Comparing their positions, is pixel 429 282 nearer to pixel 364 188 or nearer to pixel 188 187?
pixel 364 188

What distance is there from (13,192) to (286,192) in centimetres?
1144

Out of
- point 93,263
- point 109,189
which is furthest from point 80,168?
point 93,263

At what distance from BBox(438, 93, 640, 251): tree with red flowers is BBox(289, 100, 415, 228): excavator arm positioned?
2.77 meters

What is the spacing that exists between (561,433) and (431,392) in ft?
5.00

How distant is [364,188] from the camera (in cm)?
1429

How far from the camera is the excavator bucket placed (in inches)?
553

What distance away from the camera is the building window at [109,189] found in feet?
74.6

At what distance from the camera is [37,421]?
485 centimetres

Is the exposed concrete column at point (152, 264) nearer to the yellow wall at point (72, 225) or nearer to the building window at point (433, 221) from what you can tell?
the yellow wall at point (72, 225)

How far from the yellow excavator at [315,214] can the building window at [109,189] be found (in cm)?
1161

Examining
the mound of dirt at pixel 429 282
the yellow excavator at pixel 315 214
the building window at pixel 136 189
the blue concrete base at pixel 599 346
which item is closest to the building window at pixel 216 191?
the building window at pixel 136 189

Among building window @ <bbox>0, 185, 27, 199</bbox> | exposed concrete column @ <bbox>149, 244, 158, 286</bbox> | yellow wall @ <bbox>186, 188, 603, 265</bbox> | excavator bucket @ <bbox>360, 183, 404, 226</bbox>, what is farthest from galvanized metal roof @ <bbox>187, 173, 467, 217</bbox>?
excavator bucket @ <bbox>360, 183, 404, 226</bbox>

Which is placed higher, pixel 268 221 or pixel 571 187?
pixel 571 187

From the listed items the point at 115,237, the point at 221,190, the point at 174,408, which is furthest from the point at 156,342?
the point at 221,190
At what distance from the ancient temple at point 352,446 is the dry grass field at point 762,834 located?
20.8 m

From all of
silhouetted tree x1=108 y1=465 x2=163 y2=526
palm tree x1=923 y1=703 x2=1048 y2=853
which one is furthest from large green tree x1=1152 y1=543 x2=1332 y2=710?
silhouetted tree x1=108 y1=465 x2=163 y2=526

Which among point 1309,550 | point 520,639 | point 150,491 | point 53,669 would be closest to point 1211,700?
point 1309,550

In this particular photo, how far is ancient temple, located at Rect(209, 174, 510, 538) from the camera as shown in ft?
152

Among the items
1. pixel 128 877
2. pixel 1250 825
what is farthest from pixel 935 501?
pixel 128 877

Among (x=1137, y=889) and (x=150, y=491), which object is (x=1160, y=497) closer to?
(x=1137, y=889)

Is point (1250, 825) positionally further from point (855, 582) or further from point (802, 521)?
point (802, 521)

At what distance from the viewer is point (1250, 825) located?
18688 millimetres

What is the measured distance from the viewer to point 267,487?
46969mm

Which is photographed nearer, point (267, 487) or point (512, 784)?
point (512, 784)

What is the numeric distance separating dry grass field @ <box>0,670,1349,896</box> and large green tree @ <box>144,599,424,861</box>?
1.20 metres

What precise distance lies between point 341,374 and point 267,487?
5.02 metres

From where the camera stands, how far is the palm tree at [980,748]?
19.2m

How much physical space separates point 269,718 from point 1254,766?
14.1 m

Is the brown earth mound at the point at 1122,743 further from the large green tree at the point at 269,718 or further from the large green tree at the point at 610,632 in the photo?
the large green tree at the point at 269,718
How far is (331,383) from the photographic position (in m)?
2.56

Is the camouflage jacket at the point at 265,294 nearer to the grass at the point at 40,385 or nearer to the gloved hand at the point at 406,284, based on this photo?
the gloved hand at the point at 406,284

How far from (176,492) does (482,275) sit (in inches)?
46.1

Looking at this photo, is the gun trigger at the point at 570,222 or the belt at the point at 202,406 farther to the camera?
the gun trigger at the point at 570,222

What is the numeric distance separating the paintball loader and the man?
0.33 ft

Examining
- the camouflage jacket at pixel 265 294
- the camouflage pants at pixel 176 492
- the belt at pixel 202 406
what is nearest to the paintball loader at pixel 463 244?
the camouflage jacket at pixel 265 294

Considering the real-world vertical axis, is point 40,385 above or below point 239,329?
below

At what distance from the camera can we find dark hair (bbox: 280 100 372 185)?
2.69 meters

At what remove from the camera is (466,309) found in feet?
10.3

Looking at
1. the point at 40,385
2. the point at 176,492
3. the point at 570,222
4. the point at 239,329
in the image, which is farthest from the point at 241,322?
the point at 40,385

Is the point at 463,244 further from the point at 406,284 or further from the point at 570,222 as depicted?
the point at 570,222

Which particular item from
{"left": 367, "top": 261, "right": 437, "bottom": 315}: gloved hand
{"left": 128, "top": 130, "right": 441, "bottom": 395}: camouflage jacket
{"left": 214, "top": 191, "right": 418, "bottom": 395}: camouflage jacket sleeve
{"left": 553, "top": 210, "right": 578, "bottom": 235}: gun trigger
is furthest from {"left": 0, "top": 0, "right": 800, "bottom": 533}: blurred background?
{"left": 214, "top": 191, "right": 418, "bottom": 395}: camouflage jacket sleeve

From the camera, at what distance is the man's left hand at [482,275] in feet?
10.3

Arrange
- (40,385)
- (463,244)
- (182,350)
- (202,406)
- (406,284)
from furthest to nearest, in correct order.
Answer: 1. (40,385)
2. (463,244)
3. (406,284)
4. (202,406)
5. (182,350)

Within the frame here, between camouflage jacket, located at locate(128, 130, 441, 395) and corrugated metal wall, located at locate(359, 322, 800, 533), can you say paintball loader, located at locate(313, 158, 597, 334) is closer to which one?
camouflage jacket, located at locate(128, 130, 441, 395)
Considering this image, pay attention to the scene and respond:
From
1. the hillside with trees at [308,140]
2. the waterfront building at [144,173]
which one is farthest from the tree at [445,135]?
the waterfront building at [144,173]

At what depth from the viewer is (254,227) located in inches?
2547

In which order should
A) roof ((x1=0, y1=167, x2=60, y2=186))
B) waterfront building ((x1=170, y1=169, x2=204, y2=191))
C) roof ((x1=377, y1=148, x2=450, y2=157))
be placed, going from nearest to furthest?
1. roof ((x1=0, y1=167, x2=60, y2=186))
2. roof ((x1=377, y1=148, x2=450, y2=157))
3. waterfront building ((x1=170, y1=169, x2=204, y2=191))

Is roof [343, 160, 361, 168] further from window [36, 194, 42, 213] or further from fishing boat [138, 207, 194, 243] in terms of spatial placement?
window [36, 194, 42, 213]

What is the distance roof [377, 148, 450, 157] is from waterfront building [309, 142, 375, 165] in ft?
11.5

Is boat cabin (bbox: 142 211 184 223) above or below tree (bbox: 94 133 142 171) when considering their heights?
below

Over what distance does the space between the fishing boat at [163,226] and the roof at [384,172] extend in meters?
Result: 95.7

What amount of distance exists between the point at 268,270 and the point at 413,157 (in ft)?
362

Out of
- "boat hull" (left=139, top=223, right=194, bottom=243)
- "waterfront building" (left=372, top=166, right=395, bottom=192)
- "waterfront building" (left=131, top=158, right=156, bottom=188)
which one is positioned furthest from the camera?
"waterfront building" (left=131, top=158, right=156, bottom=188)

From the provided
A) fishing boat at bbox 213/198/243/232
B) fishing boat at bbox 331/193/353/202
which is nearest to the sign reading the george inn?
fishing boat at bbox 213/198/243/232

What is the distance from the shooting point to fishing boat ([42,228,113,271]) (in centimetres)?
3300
▬▬▬▬▬▬
Exactly reproduce every line of the records.

Comparing their positions, is pixel 429 282 nearer to pixel 364 188 or nearer to pixel 188 187?
pixel 364 188

What distance is there from (13,192) to (286,192) in centimetres?
1144

Out of
- point 93,263
- point 109,189
which is furthest from point 80,168?
point 93,263

At what distance from BBox(438, 93, 640, 251): tree with red flowers is BBox(289, 100, 415, 228): excavator arm positioned?
2.77 meters

What is the spacing that exists between (561,433) and (431,392) in ft?
5.00

How distant is [364,188] from the camera (in cm)?
1429

How far from the camera is the excavator bucket placed (in inches)?
553

What distance away from the camera is the building window at [109,189] found in feet?
74.6

At what distance from the camera is [37,421]?
485 centimetres

Is the exposed concrete column at point (152, 264) nearer to the yellow wall at point (72, 225) or nearer to the building window at point (433, 221) from what you can tell?
the yellow wall at point (72, 225)

How far from the yellow excavator at [315,214] can the building window at [109,189] be found (in cm)?
1161

Examining
the mound of dirt at pixel 429 282
the yellow excavator at pixel 315 214
the building window at pixel 136 189
the blue concrete base at pixel 599 346
which item is closest to the building window at pixel 216 191?
the building window at pixel 136 189

Among building window @ <bbox>0, 185, 27, 199</bbox> | exposed concrete column @ <bbox>149, 244, 158, 286</bbox> | yellow wall @ <bbox>186, 188, 603, 265</bbox> | excavator bucket @ <bbox>360, 183, 404, 226</bbox>, what is farthest from galvanized metal roof @ <bbox>187, 173, 467, 217</bbox>?
excavator bucket @ <bbox>360, 183, 404, 226</bbox>

Which is placed higher, pixel 268 221 or pixel 571 187?
pixel 571 187

From the listed items the point at 115,237, the point at 221,190, the point at 174,408, which is furthest from the point at 156,342?
the point at 221,190
At what distance from the ancient temple at point 352,446 is the dry grass field at point 762,834 located?
20.8 m

From all of
silhouetted tree x1=108 y1=465 x2=163 y2=526
palm tree x1=923 y1=703 x2=1048 y2=853
which one is furthest from large green tree x1=1152 y1=543 x2=1332 y2=710?
silhouetted tree x1=108 y1=465 x2=163 y2=526

Which among point 1309,550 | point 520,639 | point 150,491 | point 53,669 would be closest to point 1211,700?
point 1309,550

In this particular photo, how far is ancient temple, located at Rect(209, 174, 510, 538) from the camera as shown in ft?
152

Among the items
1. pixel 128 877
2. pixel 1250 825
what is farthest from pixel 935 501?
pixel 128 877

Among (x=1137, y=889) and (x=150, y=491), which object is (x=1160, y=497) closer to?
(x=1137, y=889)

Is point (1250, 825) positionally further from point (855, 582) or further from point (802, 521)?
point (802, 521)

At what distance from the viewer is point (1250, 825) located?
18688 millimetres

What is the measured distance from the viewer to point 267,487?
46969mm

Which is photographed nearer, point (267, 487) or point (512, 784)?
point (512, 784)

What is the numeric distance separating dry grass field @ <box>0,670,1349,896</box> and large green tree @ <box>144,599,424,861</box>?
1.20 metres

What precise distance lies between point 341,374 and point 267,487?
5.02 metres

From where the camera stands, how far is the palm tree at [980,748]?
19.2m

How much physical space separates point 269,718 from point 1254,766?
14.1 m

Is the brown earth mound at the point at 1122,743 further from the large green tree at the point at 269,718 or further from the large green tree at the point at 610,632 in the photo?
the large green tree at the point at 269,718
How far is (331,383) from the photographic position (in m)?
2.56

Is the camouflage jacket at the point at 265,294 nearer to the grass at the point at 40,385 or nearer to the gloved hand at the point at 406,284, based on this photo?
the gloved hand at the point at 406,284

How far from (176,492) does (482,275) sit (in inches)?
46.1

Looking at this photo, is the gun trigger at the point at 570,222 or the belt at the point at 202,406 farther to the camera?
the gun trigger at the point at 570,222

What is the numeric distance separating the paintball loader and the man?
0.33 ft

Examining
- the camouflage jacket at pixel 265 294
- the camouflage pants at pixel 176 492
- the belt at pixel 202 406
what is nearest to the paintball loader at pixel 463 244?
the camouflage jacket at pixel 265 294

Considering the real-world vertical axis, is point 40,385 above or below point 239,329?
below

At what distance from the camera can we find dark hair (bbox: 280 100 372 185)?
2.69 meters

At what remove from the camera is (466,309) found in feet?
10.3

Looking at
1. the point at 40,385
2. the point at 176,492
3. the point at 570,222
4. the point at 239,329
in the image, which is farthest from the point at 241,322?
the point at 40,385

Is the point at 463,244 further from the point at 406,284 or further from the point at 570,222 as depicted?
the point at 570,222

Which particular item from
{"left": 367, "top": 261, "right": 437, "bottom": 315}: gloved hand
{"left": 128, "top": 130, "right": 441, "bottom": 395}: camouflage jacket
{"left": 214, "top": 191, "right": 418, "bottom": 395}: camouflage jacket sleeve
{"left": 553, "top": 210, "right": 578, "bottom": 235}: gun trigger
is furthest from {"left": 0, "top": 0, "right": 800, "bottom": 533}: blurred background?
{"left": 214, "top": 191, "right": 418, "bottom": 395}: camouflage jacket sleeve

From the camera, at what distance is the man's left hand at [482,275] in feet?
10.3

Arrange
- (40,385)
- (463,244)
- (182,350)
- (202,406)
- (406,284)
from furthest to nearest, in correct order.
Answer: 1. (40,385)
2. (463,244)
3. (406,284)
4. (202,406)
5. (182,350)

Within the frame here, between camouflage jacket, located at locate(128, 130, 441, 395) and corrugated metal wall, located at locate(359, 322, 800, 533), can you say paintball loader, located at locate(313, 158, 597, 334) is closer to which one?
camouflage jacket, located at locate(128, 130, 441, 395)
Considering this image, pay attention to the scene and respond:
From
1. the hillside with trees at [308,140]
2. the waterfront building at [144,173]
which one is farthest from the tree at [445,135]?
the waterfront building at [144,173]

At what depth from the viewer is (254,227) located in inches?
2547

In which order should
A) roof ((x1=0, y1=167, x2=60, y2=186))
B) waterfront building ((x1=170, y1=169, x2=204, y2=191))
C) roof ((x1=377, y1=148, x2=450, y2=157))
be placed, going from nearest to furthest?
1. roof ((x1=0, y1=167, x2=60, y2=186))
2. roof ((x1=377, y1=148, x2=450, y2=157))
3. waterfront building ((x1=170, y1=169, x2=204, y2=191))

Is roof [343, 160, 361, 168] further from window [36, 194, 42, 213] or further from fishing boat [138, 207, 194, 243] in terms of spatial placement?
window [36, 194, 42, 213]

What is the distance roof [377, 148, 450, 157] is from waterfront building [309, 142, 375, 165] in ft?
11.5

Is boat cabin (bbox: 142 211 184 223) above or below tree (bbox: 94 133 142 171) when considering their heights?
below

Over what distance does the space between the fishing boat at [163,226] and the roof at [384,172] extend in meters?
Result: 95.7

What amount of distance exists between the point at 268,270 and the point at 413,157 (in ft)?
362

Out of
- "boat hull" (left=139, top=223, right=194, bottom=243)
- "waterfront building" (left=372, top=166, right=395, bottom=192)
- "waterfront building" (left=131, top=158, right=156, bottom=188)
which one is positioned furthest from the camera?
"waterfront building" (left=131, top=158, right=156, bottom=188)

From the provided
A) fishing boat at bbox 213/198/243/232
B) fishing boat at bbox 331/193/353/202
which is nearest to the sign reading the george inn?
fishing boat at bbox 213/198/243/232

What is the distance from the shooting point to fishing boat ([42,228,113,271]) (in centimetres)?
3300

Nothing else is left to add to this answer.